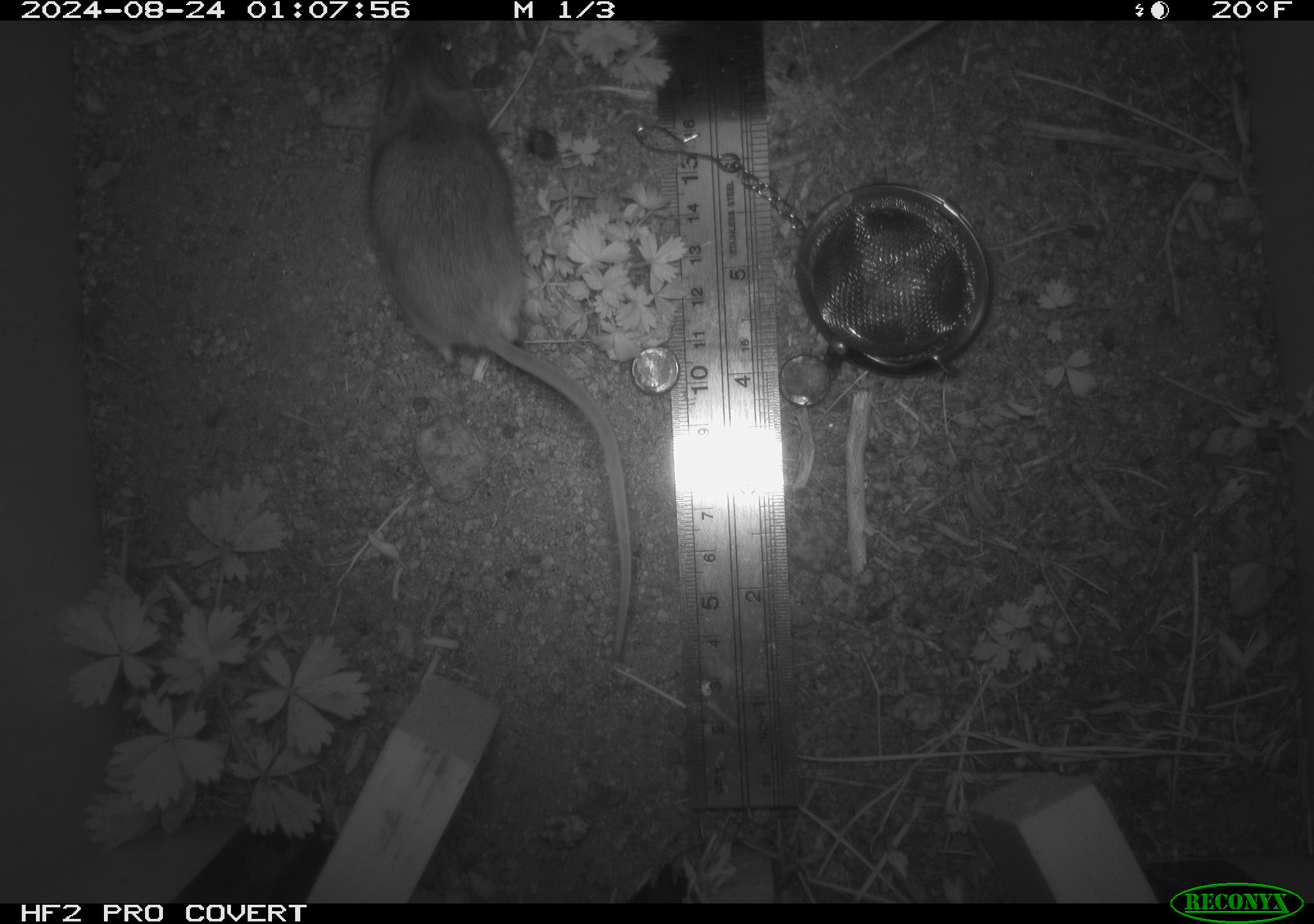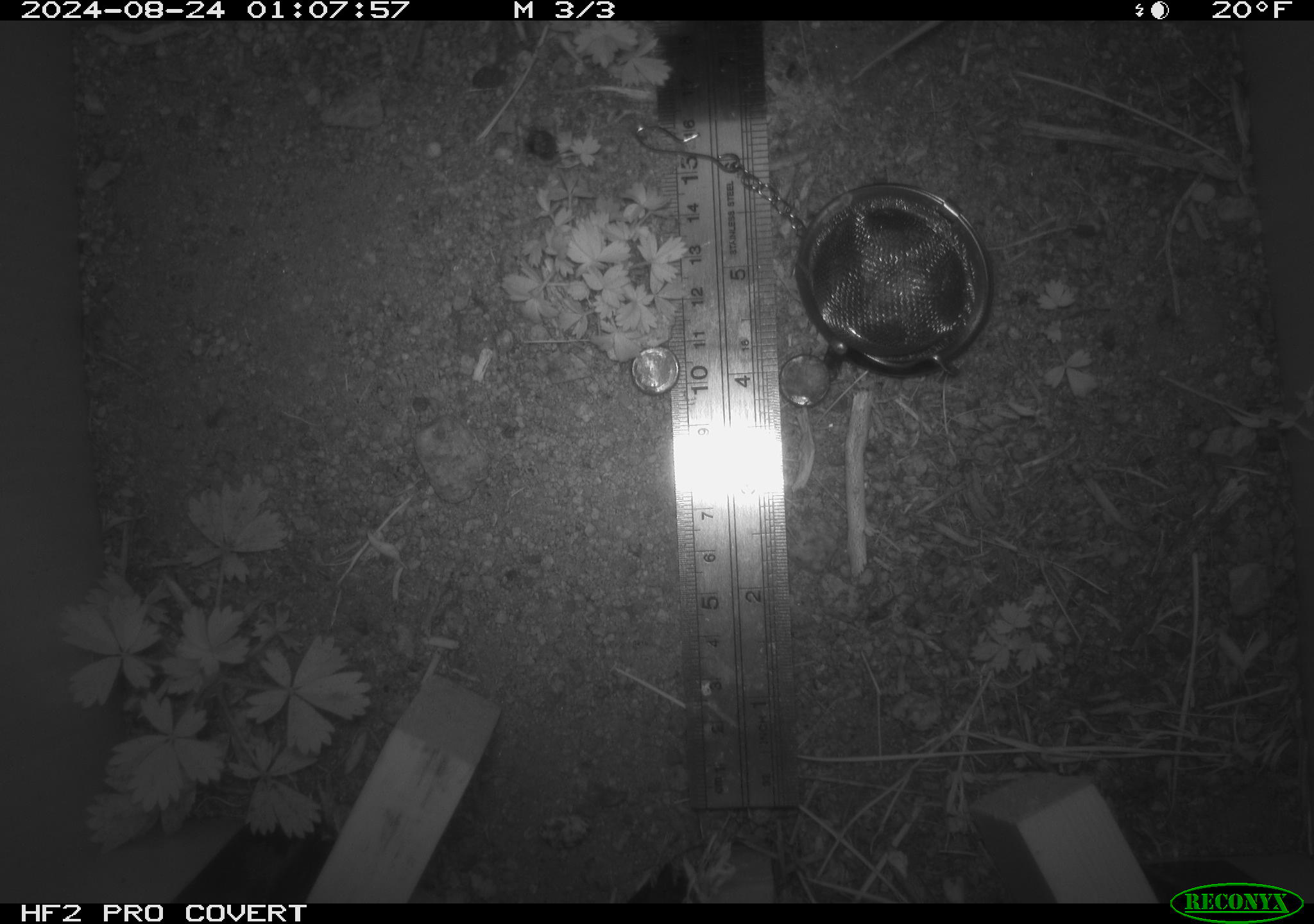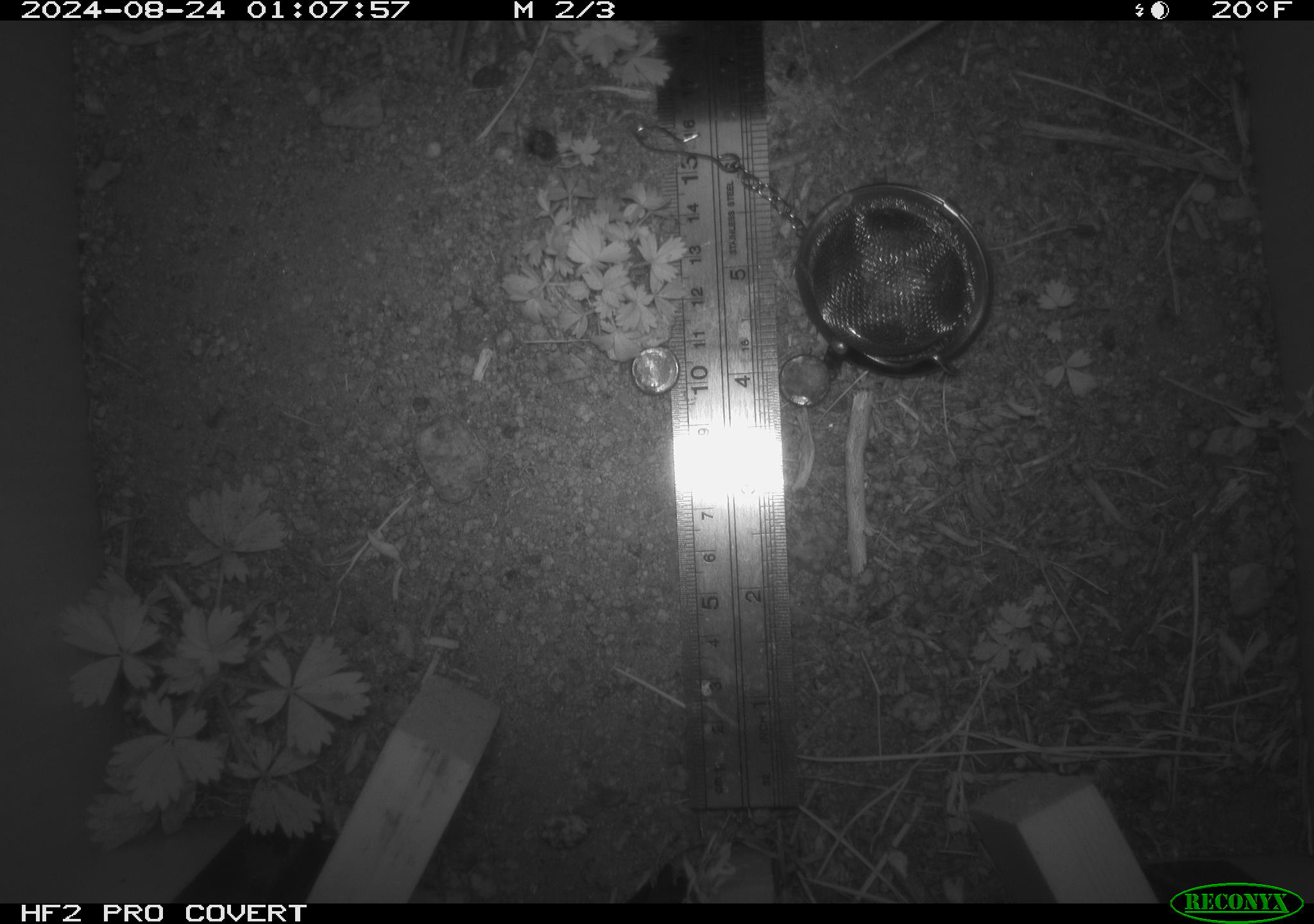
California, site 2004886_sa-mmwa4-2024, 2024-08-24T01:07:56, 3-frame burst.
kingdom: Animalia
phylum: Chordata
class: Mammalia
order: Rodentia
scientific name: Rodentia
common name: mouse species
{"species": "mouse species (Rodentia)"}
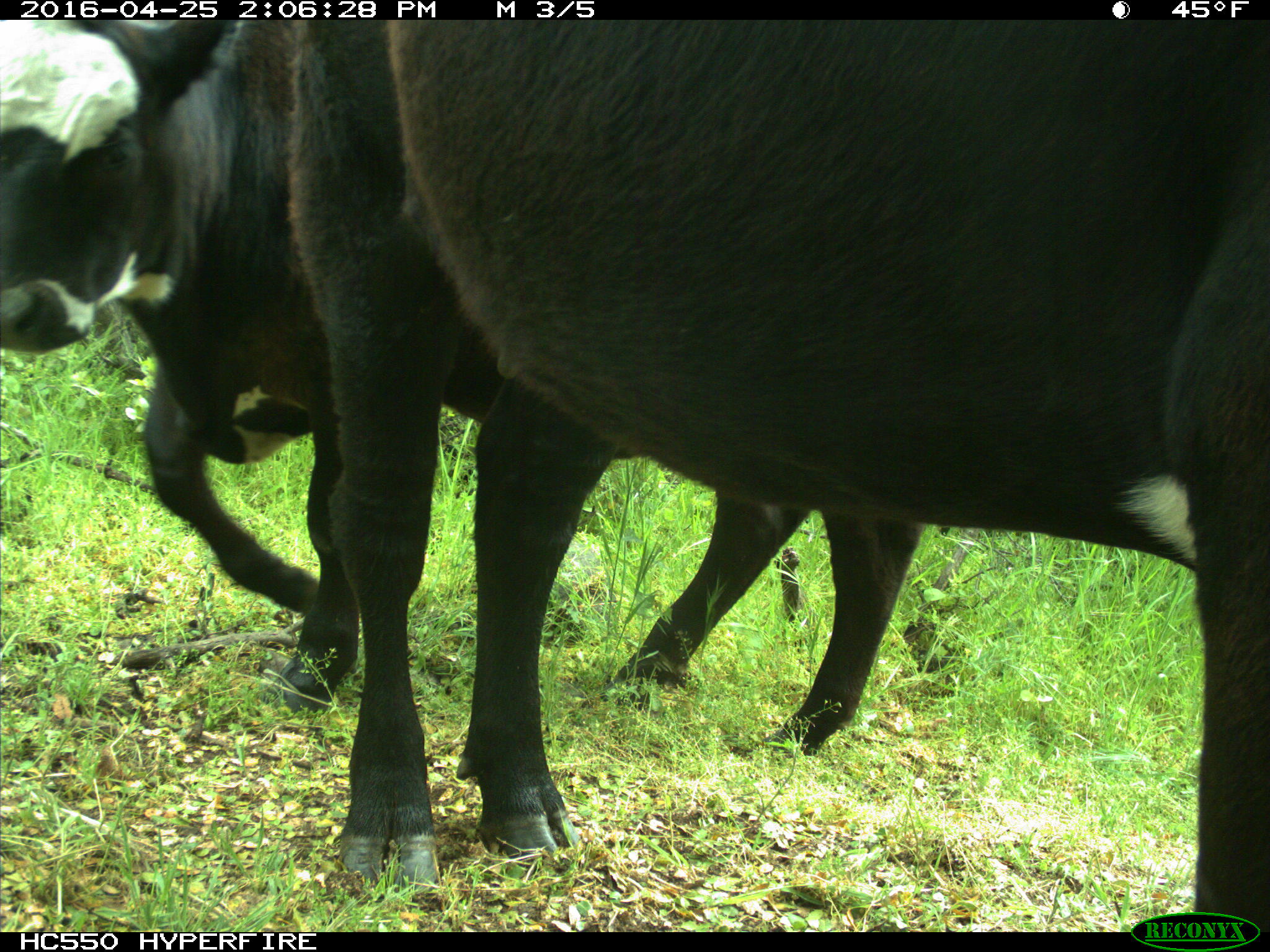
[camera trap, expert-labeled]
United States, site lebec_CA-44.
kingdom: Animalia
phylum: Chordata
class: Mammalia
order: Artiodactyla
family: Bovidae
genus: Bos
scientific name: Bos taurus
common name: domestic cow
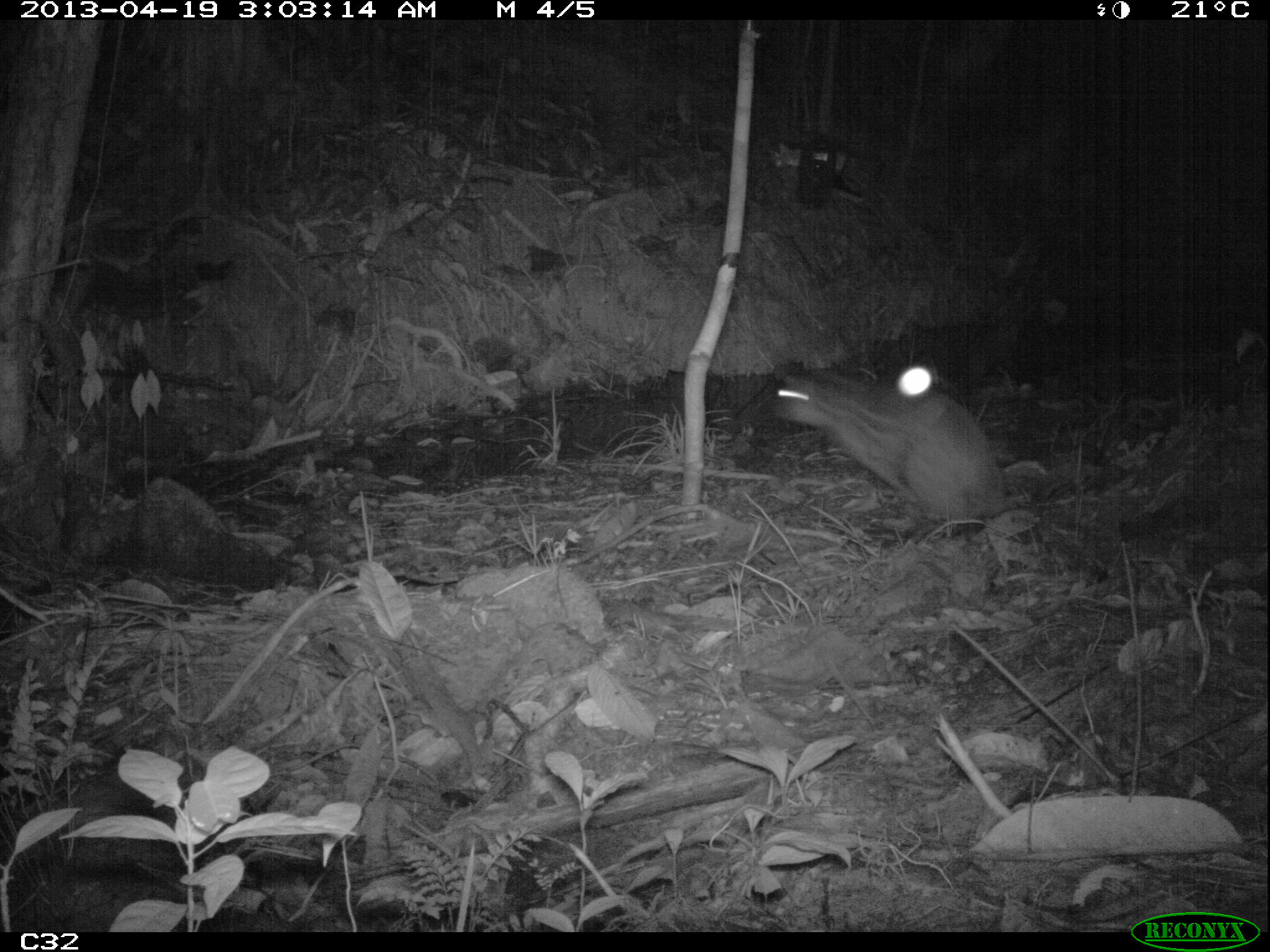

■ ■ ■

Exactly the lines from the one that contains "[camera trap, expert-labeled]" through the last line of the records should be set down, and the pictures should be dropped.

[camera trap, expert-labeled]
United States, site lebec_CA-44.
kingdom: Animalia
phylum: Chordata
class: Mammalia
order: Artiodactyla
family: Bovidae
genus: Bos
scientific name: Bos taurus
common name: domestic cow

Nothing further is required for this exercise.